Quebec coughs up firefighting money for Nunavik

Kuujjuaraapik fire chief, 18, wants some training

By JANE GEORGE

Akulivik’s fire hall is small — but at least it has one. (PHOTO BY JANE GEORGE)


Akulivik’s fire hall is small — but at least it has one. (PHOTO BY JANE GEORGE)

Firefighting in Nunavik is hampered by a lack of ready water — hydrants, like this one, can only be found in Kuujjuaraapik, where there is a piped water system. ((PHOTO BY JANE GEORGE)


Firefighting in Nunavik is hampered by a lack of ready water — hydrants, like this one, can only be found in Kuujjuaraapik, where there is a piped water system. ((PHOTO BY JANE GEORGE)

Soon Nunavik communities will be more equipped to prevent and fight fires when the region’s “fire safety cover plan” kicks in.

This plan calls for about $9.5 million of provincial money for new firefighting and fire prevention training, plus new equipment and infrastructure.

This money will bring Nunavik’s firefighters and their equipment up to Quebec standards.

So far, Quebec’s cabinet has approved $5.6 million of the money needed for the plan, which will pay for new fire trucks in Kuujjuaraapik, Puvirnituq, Inukjuak and Kangiqsualujjuaq, fire halls for Quaqtaq, Kangiqsujuaq, Inukjuak and Puvirnituq and other equipment.

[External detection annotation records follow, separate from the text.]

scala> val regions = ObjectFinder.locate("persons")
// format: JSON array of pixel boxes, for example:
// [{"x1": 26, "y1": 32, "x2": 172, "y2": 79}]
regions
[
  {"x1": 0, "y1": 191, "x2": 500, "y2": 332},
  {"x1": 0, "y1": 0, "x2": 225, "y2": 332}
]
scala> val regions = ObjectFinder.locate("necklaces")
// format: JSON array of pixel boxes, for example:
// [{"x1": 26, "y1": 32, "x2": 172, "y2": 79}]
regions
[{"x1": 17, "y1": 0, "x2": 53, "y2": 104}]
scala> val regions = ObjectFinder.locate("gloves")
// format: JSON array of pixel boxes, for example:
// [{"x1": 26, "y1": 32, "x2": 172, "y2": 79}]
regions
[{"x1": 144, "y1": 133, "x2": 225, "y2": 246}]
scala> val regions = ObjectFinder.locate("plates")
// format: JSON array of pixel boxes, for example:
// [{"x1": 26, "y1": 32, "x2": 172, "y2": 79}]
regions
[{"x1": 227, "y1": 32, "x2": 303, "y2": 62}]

This is the first major contribution of provincial money that Nunavik has received for firefighting in more than 10 years.

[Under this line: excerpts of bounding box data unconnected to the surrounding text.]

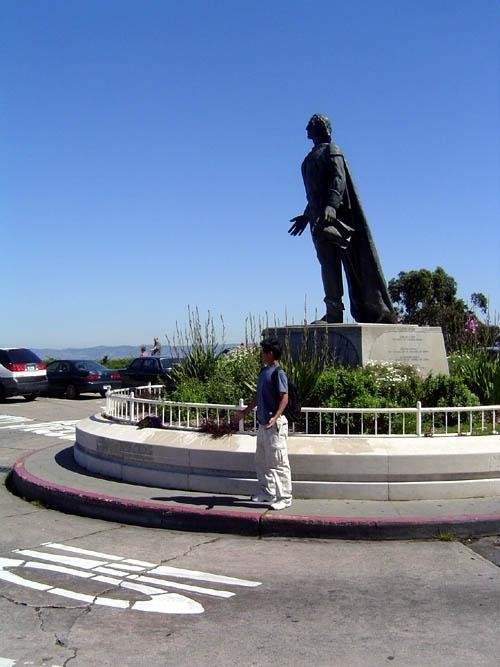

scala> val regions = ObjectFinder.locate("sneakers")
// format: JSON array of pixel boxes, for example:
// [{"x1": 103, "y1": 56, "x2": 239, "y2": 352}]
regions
[
  {"x1": 250, "y1": 493, "x2": 276, "y2": 502},
  {"x1": 270, "y1": 501, "x2": 292, "y2": 510}
]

To get it, the Kativik Regional Government, whose civil security department coordinates firefighting and fire prevention in Nunavik, had to lobby hard.

The balance of the money, earmarked for the KRG’s security department and training for firefighters, hasn’t yet been formally announced.

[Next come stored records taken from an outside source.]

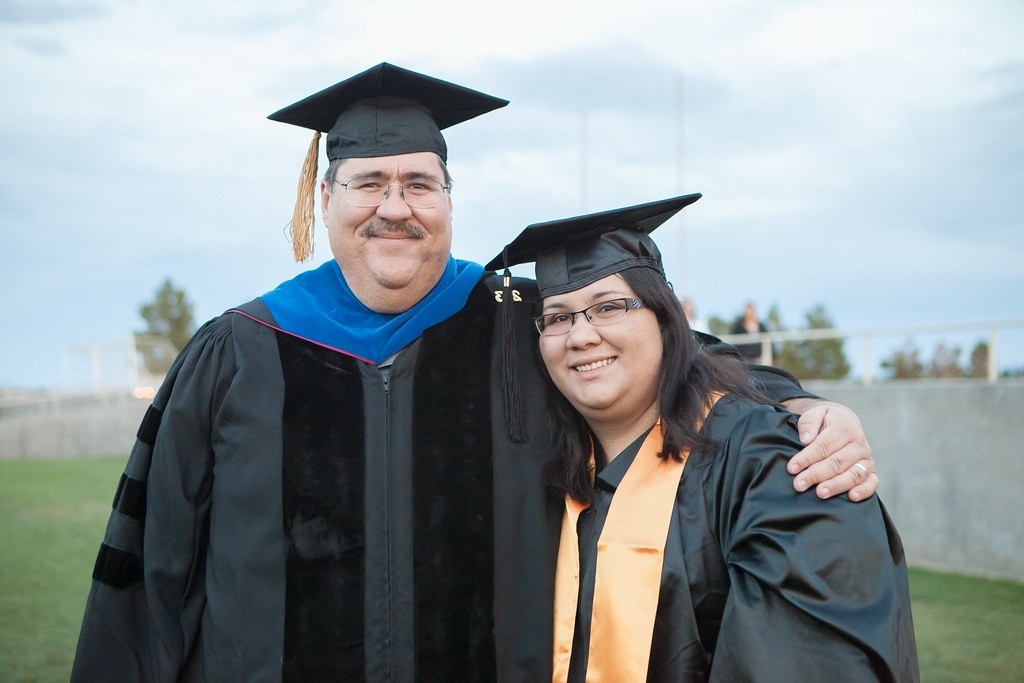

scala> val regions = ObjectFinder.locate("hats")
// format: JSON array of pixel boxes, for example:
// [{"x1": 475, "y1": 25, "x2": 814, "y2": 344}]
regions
[
  {"x1": 482, "y1": 193, "x2": 703, "y2": 444},
  {"x1": 266, "y1": 61, "x2": 512, "y2": 262}
]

When Quebec finally gave KRG the green light to buy fire trucks and build new fire halls earlier this year, it was too late for any new trucks to be ordered, according to information tabled at last month’s KRG council meeting in Kuujjuaq.

But even so, Kuujjuaraapik’s fire chief, Daniel Roussel, welcomes news that his community will see a new fire truck that meets all standards in 2011.

As well, Kuujjuaraapik’s cramped fire hall will be extended and the firefighters will also receive other badly-needed equipment, such as an all-terrain vehicle and a snowmobile.

“It will help,” said Roussel, 18, has been firefighting for two years — since he was only 16.

Roussel said he’s also looking forward next spring to getting some formal training as a firefighter. To date, all the training he received came from his predecessor.

“There was no program here at all,” he said. “We really need the training.”

The plan is for trainers to travel from community to community in Nunavik, offering training sessions every month to firefighters like Roussel.

This program will prepare him and other participants to become full-fledged firefighters.

In Quebec’s smaller municipalities, with fewer than 25,000 residents, firefighters are supposed to complete this 275-hour training program to obtain their Firefighter I status.

Over the next four years Nunavimmiut will see progress on all 17 recommendations made by the fire safety cover plan which include:

• a call for a public safety officer in every community;
• local fire departments with at least 10 members each;
• more maintenance programs;
• more enforcement of municipal bylaws intended to fight fires; and,
• sprinkler installation in all new residential buildings.

The $2.9 million that Quebec gave Nunavik in 1999 went for overhauls to existing firetrucks — but the trucks in Kuujjuaraapik, Puvirnituq, Inukjuak and Kangiqsualujjuaq now need to be replaced.

As for the airtanks, breathing apparatus and suits firefighters need to fight fires — “all this equipment is now outdated,” says the fire safety cover plan.

The other challenges facing Nunavik firefighting include the lack of available water for pumpers. Compressed air foam systems need less water, but this firefighting technique is not recognized by Quebec.

Kuujjuaraapik is only place in Nunavik which has hydrants to supply a steady stream of water for pumper trucks.

This a real bonus for the community, Roussel said, because the pressure is high enough right out of the hydrant to push water out of a hose.

Most fires in Nunavik occur in residential buildings, and between 2000 and 2006 there were 189 fires, the fire safety plan notes.

Of these, 77 were caused by smoking, 34 were of undetermined cause and seven resulted from arson.

Property losses were high: from 2000 to 2004, property losses added up to $26.9 million, or $539 per Nunavik resident compared $71 to $136 in the rest of Quebec.

Major losses due to fire over the past 10 years include the power plant and school in Kuujjuaraapik, the co-op store and garage in Puvirnituq and the co-op store in Salluit.

Since 1999, each municipality in Nunavik has received only $25,000 to provide its volunteer-based firefighting services.

This means only a few communities were able to put together all the necessary financial resources to build fire halls, convert buildings or municipal buildings for equipment.